▶ _SOURCE EXTRACT_
[START]
Author: Neil Soiffer

Motivation

These ideas were motivated by a comment by Deyan Ginev at the end of the June 18 MathML meeting. He had some reservations about Bruce Miller’s proposal; maybe he had the following in mind or maybe something different. His concern was that notation didn’t capture the “tail” of what people do. This proposal is more flexible and I believe simpler than Bruce’s proposal in that there is no need to categorize abstractions. It does crib many ideas from Bruce’s thinking.

This document is about an approach to adding semantic markup to Presentation MathML. It is not meant to motivate or justify why semantic markup of Presentation MathML is desirable. However, here is a reminder of the two communities this affects:

Authors – most MathML is generated by tools. Three subgroups might be concerned with semantics:
- WYSIWYG math editors – these tools contain some templates that might be considered semantic (and hence generate some semantic markup), but for the most part, most WYSIWYG editors focus on how things look, not what they mean. Potentially in the future, they might allow authors to add semantic meaning.
- TeX and other translators – TeX authors often make use of macros such as “\binom” to simplify markup. These macros sometimes carry semantic meaning and that meaning can become part of the translation to MathML. PreTeXt is an example of a macro package specifically designed to encourage semantic authoring in TeX.
- Human remediation – accessibility is important to various content producers such as textbook publishers. If a tool generates MathML that reads incorrectly because the reading software doesn’t understand the meaning, then the MathML might need to be marked up by hand to add semantics. Hence, any solution needs to be simple enough for hand authoring.
Consumers – MathML in used in Web pages and is also understood by most mathematical software. When read by assistive technology, the closer the words used by the assistive technology to those used by humans (in particular, teachers), the easier it is to understand. In order to do a good job of reading, the assistive technology needs to know the meaning. For example, $|x|$ could be read as “absolute value of x” or as “determinant of x”; reading it incorrectly can be very confusing to the listener. For mathematical software, it too must make a choice on how to interpret the expression if it is to compute or plot it.
[END]
▶ _SOURCE DATA_
[START]
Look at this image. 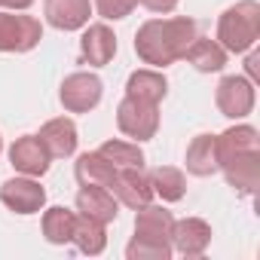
[END]
Continue the write-up on adding semantic markup to Presentation MathML, picking up after its final sentence.

The Basics of Functional Semantic Markup

I’ll start with two simple examples using transpose and binomial coefficient examples:

$A^T$:

<msup intent="transpose(@matrix)">
  <mi arg="matrix">A</mi>
  <mi>T</mi>
</msup>

$\binom{n}{m}$

<mrow intent="binomial(@n, @m)">
  <mo>(</mo>
  <mfrac thickness="0pt">
    <mi arg="n">n</mi>
    <mi arg="m">m</mi>    
  </mfrac>
  <mo>)</mo>
</mrow>

The idea is that a notation attribute names a function and its arguments. @xxx is used to mean “find the argument with arg attribute value xxx and replace @xxx with it.

Many notations such as the transpose notation are simple, so this proposal has an alternative method of markup that avoids some work: numbered arguments.

$A^T$:

<msup intent="transpose(@0)">
  <mi>A</mi>
  <mi>T</mi>
</msup>

Here, the number ‘0’ refers to the first (0-based) child of element of the notation attribute. Finding the ith child can be extended to arbitrary descendants by simply repeating it. For example:

$\binom{n}{m}$

<mrow intent="binomial(@1@0, @1@1)">
  <mo>(</mo>
  <mfrac thickness="0pt">
    <mi>n</mi>
    <mi>m</mi>    
  </mfrac>
  <mo>)</mo>
</mrow>

Pros and Cons

Although the arg attribute has similar functionality to id, it has a big advantage over using id in that it does not need to be globally unique. This makes it easier to generate and easier to reuse in a web page versus id.

Note: it is possible that we might be able to reuse an existing HTML attribute instead of creating a new one (arg). On the call, David Carlisle suggested that maybe we could use name. In this note, I’ll use arg.

Numbered attribute values avoid the need for adding an arg attribute and are therefore less work to manually author. Their disadvantage is that they are fragile – if a polyfill such as one for mfenced for MathML Core changes the document, the location of the children might change. A good polyfill hopefully at least preserves the non-mfenced attributes of the mfenced element by transferring them to the corresponding mrow, so the named approach would still work. Two other potential polyfills are a canonicalization polyfill that “fixes” the mrow structure and a line breaking polyfill creates new (indented) lines. Both would like alter the number of children in an mrow.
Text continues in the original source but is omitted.